Teaching and learning
The challenge
Compared with conventional hospital obstetrics, the evidence base on out-of-hospital births and the influence of space and architecture on birth is extremely limited. Out-of-hospital maternity care lacks a scientifically grounded basis for argumentation to help shape the discourse on developing, establishing and adapting future-proof models of care.
Our approach
Geburt 3000 works closely with universities to evaluate and validate what has been learned. From the outset, we place great importance on quality assurance and create a scientific foundation for future projects and research. At the same time, the development of a CAS “Midwife-led maternity care” promotes and strengthens the professional expertise of qualified midwives.

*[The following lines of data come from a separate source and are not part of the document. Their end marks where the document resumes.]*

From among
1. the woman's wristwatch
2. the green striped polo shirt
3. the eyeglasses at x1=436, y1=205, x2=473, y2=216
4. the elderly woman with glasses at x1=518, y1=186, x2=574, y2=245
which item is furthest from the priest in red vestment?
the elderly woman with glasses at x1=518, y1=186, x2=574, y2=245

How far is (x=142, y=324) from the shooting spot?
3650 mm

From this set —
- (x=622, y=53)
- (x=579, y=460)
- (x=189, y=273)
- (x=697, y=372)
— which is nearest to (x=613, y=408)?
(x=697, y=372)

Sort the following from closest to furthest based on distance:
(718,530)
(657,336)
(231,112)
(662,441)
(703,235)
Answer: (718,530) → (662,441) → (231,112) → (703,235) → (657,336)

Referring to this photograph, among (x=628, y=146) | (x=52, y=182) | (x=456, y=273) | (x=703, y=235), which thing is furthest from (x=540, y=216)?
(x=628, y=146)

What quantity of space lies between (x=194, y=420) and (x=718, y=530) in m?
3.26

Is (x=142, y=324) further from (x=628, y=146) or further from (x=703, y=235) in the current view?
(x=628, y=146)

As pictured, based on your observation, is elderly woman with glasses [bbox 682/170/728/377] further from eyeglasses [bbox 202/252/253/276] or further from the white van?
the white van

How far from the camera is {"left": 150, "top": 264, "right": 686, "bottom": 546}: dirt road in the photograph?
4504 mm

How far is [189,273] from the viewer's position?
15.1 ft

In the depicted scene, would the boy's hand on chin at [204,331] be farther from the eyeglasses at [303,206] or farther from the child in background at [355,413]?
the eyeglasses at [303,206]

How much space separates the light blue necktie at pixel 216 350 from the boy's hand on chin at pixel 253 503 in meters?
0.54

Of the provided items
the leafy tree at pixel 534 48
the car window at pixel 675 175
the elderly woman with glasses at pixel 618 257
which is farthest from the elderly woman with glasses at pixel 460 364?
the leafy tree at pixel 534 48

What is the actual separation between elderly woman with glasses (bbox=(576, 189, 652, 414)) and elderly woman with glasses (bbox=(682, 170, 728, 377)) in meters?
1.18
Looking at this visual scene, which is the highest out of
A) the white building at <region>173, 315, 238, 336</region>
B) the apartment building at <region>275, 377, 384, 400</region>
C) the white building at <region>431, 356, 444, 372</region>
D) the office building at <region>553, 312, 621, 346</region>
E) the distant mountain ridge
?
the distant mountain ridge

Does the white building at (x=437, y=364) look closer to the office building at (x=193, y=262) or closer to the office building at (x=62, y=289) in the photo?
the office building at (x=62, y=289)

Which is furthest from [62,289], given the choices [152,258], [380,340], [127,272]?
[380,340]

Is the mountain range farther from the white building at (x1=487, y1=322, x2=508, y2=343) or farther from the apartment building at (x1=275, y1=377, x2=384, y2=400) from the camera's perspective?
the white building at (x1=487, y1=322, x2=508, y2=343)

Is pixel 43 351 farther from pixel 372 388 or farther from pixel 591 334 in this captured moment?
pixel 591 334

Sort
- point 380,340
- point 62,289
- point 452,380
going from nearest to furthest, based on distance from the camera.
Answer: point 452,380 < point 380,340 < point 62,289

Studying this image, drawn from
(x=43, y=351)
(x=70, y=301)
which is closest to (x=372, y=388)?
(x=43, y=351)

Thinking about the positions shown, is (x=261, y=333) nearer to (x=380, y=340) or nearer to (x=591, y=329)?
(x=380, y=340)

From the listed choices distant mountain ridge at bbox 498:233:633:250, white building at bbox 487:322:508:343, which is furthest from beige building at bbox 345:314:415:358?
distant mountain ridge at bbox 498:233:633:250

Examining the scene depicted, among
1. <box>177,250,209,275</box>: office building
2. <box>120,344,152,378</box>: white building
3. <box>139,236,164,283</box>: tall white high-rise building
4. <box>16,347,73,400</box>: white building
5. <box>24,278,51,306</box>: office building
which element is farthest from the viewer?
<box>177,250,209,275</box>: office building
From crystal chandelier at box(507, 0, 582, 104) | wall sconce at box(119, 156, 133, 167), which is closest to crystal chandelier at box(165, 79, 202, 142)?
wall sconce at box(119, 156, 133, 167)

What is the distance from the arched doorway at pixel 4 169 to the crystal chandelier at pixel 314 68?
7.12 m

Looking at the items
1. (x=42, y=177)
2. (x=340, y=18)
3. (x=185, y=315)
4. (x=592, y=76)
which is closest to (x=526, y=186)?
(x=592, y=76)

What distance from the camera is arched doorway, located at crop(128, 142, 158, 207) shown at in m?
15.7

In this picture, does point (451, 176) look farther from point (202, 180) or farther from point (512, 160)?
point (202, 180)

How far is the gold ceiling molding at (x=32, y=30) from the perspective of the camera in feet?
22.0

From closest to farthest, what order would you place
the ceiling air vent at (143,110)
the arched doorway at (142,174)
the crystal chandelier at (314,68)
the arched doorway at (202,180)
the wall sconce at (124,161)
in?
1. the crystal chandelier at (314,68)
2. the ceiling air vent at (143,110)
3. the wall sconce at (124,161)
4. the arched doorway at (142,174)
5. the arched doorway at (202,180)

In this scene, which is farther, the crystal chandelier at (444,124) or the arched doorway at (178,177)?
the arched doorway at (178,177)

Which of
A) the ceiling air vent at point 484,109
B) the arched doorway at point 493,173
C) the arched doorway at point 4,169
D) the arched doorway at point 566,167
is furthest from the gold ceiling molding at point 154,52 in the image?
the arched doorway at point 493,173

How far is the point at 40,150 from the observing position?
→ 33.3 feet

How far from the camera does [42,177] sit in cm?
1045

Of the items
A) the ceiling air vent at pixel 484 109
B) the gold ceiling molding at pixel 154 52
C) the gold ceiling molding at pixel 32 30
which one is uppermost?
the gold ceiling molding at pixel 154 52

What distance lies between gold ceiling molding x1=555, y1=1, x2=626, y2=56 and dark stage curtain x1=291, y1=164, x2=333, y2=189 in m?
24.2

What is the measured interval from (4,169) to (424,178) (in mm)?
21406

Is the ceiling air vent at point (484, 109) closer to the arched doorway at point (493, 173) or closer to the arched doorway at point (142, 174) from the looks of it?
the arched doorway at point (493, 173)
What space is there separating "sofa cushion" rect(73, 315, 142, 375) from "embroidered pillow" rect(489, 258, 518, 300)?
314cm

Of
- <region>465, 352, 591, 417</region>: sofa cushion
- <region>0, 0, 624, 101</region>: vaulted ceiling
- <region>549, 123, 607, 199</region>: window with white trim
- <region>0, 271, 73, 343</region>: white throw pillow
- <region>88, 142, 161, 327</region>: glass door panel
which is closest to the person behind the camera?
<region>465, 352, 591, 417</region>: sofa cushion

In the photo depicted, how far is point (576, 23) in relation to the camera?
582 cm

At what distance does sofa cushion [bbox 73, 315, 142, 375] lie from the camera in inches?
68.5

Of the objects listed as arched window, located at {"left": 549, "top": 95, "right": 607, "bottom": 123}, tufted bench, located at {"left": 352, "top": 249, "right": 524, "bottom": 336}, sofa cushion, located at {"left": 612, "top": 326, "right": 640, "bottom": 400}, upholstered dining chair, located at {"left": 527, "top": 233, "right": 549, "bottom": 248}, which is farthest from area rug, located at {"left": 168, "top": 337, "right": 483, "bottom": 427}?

Attractive for professionals
The challenge
Rising burnout rates, the incompatibility of work and family life, and a lack of continuing education prospects are contributing to the current severe shortage of skilled professionals in the midwifery profession. In addition, out-of-hospital and hospital midwifery teams have had little contact to date, further reinforcing competitive thinking among midwives.
Our approach
Geburt 3000 takes a holistic approach to contemporary maternity care, in which midwives’ working conditions play an important role. Our midwifery teams work across generations, with flat hierarchies and autonomously. Lifelong learning and close collaboration with hospital teams are core components of our operating model.